Concept

Asiento de Negros

Summary
The Asiento de Negros (agreement of blacks) was a monopoly contract between the Spanish Crown and various merchants for the right to provide African slaves to colonies in the Spanish Americas. The Spanish Empire rarely engaged in the trans-Atlantic slave trade directly from Africa itself, choosing instead to contract out the importation to foreign merchants from nations more prominent in that part of the world; typically Portuguese and Genoese, but later the Dutch, French, and British. The Asiento did not concern French or British Caribbean but Spanish America. The 1479 Treaty of Alcáçovas divided the Atlantic Ocean and other parts of the globe into two zones of influence, Spanish and Portuguese. The Spanish acquired the west side, washing South America and the West Indies, whilst the Portuguese obtained the east side, washing the west coast of Africa - and also the Indian Ocean beyond.

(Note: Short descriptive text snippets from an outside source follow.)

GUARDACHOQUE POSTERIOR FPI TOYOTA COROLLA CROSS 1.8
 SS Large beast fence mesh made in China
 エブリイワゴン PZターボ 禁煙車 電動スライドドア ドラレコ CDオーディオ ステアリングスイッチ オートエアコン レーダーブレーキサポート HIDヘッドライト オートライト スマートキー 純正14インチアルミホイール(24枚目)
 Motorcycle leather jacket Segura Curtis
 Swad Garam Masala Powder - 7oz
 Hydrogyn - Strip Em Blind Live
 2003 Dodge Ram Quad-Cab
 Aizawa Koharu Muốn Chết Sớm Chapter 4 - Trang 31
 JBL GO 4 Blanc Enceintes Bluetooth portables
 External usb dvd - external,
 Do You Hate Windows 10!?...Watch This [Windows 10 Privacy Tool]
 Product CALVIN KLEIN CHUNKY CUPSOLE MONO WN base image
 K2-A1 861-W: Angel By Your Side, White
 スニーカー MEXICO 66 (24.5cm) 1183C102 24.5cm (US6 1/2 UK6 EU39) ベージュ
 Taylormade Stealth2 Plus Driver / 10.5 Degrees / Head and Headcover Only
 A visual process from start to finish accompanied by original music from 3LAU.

The Spanish relied on enslaved African labourers to support their American colonial project, but now lacked any trading or territorial foothold in West Africa, the principal source of slave labour. The Spanish relied on Portuguese slave traders to fill their requirements. The contract was usually obtained by foreign merchant banks that cooperated with local or foreign traders, that specialized in shipping. Different organisations and individuals would bid for the right to hold the asiento. The original impetus to import enslaved Africans was to relieve the indigenous inhabitants of the colonies from the labour demands of Spanish colonists. The enslavement of Amerindians had been halted by the influence of Dominicans such as Bartolomé de las Casas. Spain gave individual asientos to Portuguese merchants to bring African slaves to South America. After the Treaty of Münster, in 1648, Dutch merchants became involved in the Asiento de Negros. In 1713, the British were awarded the right to the asiento in the Treaty of Utrecht, which ended the War of the Spanish Succession. The British government passed its rights to the South Sea Company.